**Texte extrait**
━━━━━━━━━━━━━━━━

En Syrie, le «printemps arabe» s’est vite transformé en bain de sang (infographie)






Les « printemps arabes »
Bachar el-Assad, le potentat local, avait cru pouvoir passer à côté du vent des «printemps arabes» en 2011. Alors que le Tunisien Ben Ali avait dû fuir son pays et que l’Egyptien Moubarak se retrouvait emprisonné dans un hôpital militaire, il avait proclamé que sa popularité le mettait à l’abri de telles mésaventures. Grave erreur.
Tout est parti en mars de la ville de Deraa, dans le sud. Des gamins torturés pour un graffiti, « Ton tour arrive, docteur », qui vise Bachar el-Assad, ophtalmologue de formation. Les gens de cette grosse bourgade s’indignent, se révoltent. C’est l’étincelle, pas la cause. Celle-ci gît dans quarante ans de dictature fondée sur la terreur, la prison, la torture.
La population, d’abord dans les campagnes et les petites villes, manifeste bientôt dans une grande partie du pays. Des protestations pacifiques galvanisées par les exemples tunisien, égyptien, yéménite et libyen. Les réseaux sociaux sont mis à contribution. Ils seront les relais de la répression initiale, des tirs à balles réelles. Bachar fait ce que son père Hafez lui a appris.

━━━━━━━━━━━━━━━━

**Consigne 1**
Recopiez sans rien changer le passage du texte sur la Syrie qui commence par les mots contenant "Bachar el-Assad, le" et finit par "mésaventures. Grave erreur.".
**Consigne 2**
Faites la liste de toutes les personnes appelées par leur nom dans le texte sur la Syrie.

**Extrait des données**
━━━━━━━━━━━━━━━━

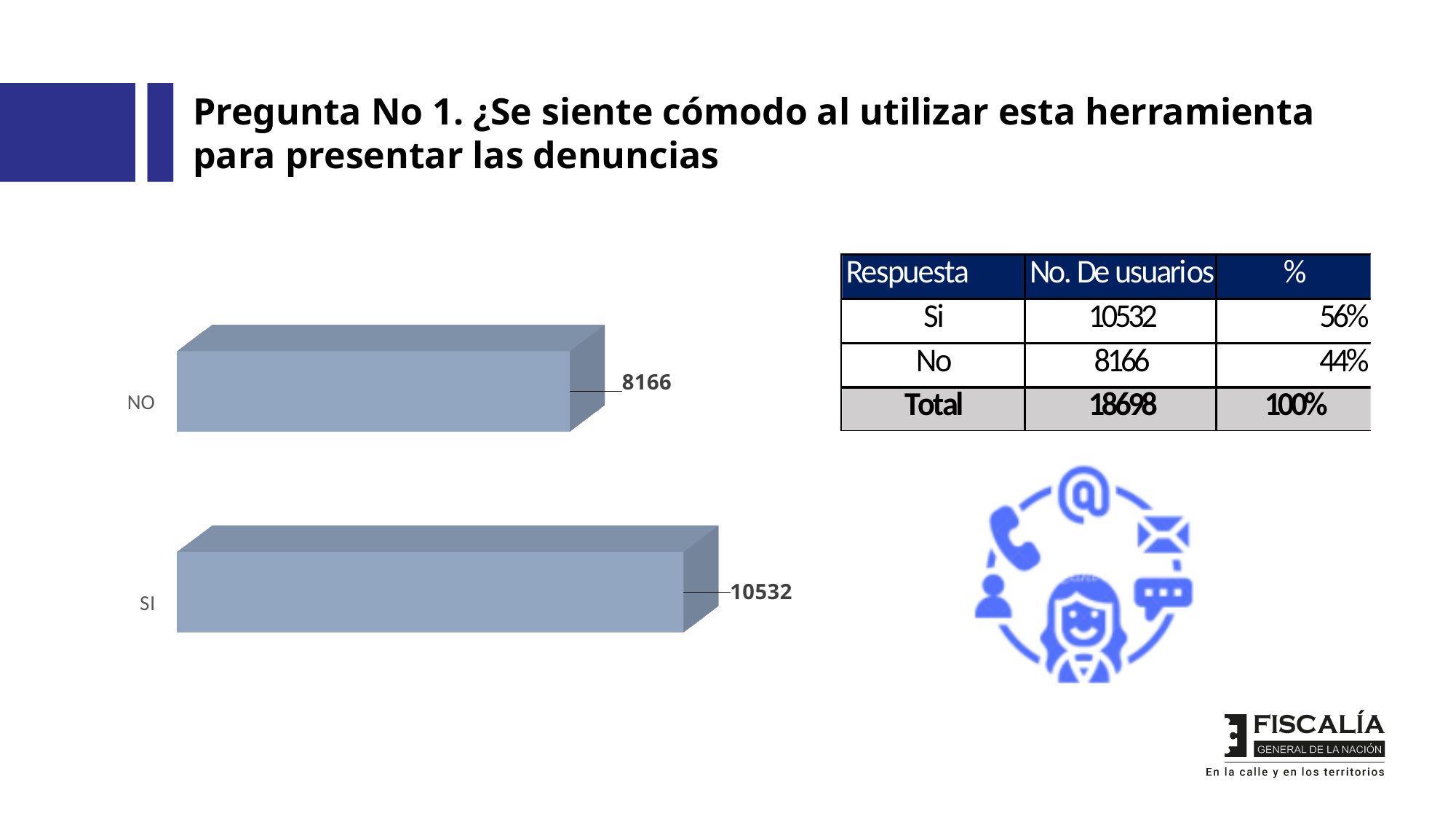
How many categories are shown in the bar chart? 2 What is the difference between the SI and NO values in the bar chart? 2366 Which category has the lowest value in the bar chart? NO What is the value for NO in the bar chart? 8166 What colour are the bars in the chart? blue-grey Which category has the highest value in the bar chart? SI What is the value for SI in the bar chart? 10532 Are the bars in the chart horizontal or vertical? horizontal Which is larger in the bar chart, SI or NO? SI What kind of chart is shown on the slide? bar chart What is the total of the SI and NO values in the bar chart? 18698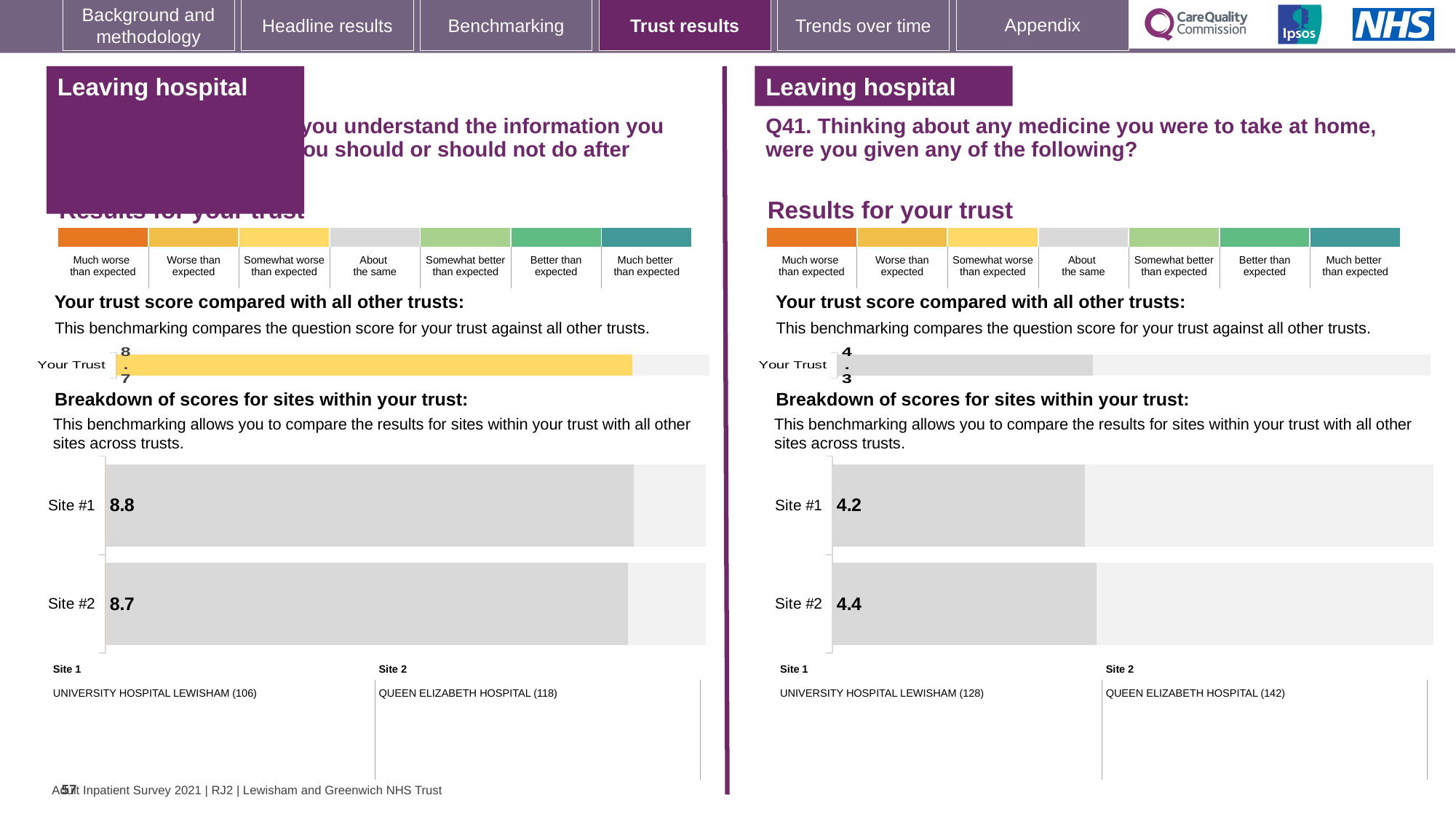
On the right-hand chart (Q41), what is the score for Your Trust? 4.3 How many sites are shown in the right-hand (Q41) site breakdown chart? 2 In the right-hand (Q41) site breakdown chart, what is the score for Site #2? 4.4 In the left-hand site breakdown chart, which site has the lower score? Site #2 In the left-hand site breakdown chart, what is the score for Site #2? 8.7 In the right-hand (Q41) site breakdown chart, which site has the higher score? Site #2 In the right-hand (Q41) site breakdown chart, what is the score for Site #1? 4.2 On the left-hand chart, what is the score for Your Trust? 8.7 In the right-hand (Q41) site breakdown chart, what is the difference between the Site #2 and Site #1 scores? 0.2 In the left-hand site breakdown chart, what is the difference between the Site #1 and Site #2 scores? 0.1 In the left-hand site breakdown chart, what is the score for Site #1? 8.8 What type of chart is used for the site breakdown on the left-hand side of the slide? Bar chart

━━━━━━━━━━━━━━━━

**Réponse écrite 1**
Bachar el-Assad, le potentat local, avait cru pouvoir passer à côté du vent des «printemps arabes» en 2011. Alors que le Tunisien Ben Ali avait dû fuir son pays et que l’Egyptien Moubarak se retrouvait emprisonné dans un hôpital militaire, il avait proclamé que sa popularité le mettait à l’abri de telles mésaventures. Grave erreur.

**Réponse écrite 2**
- Bachar el-Assad
- Ben Ali
- Moubarak
- Hafez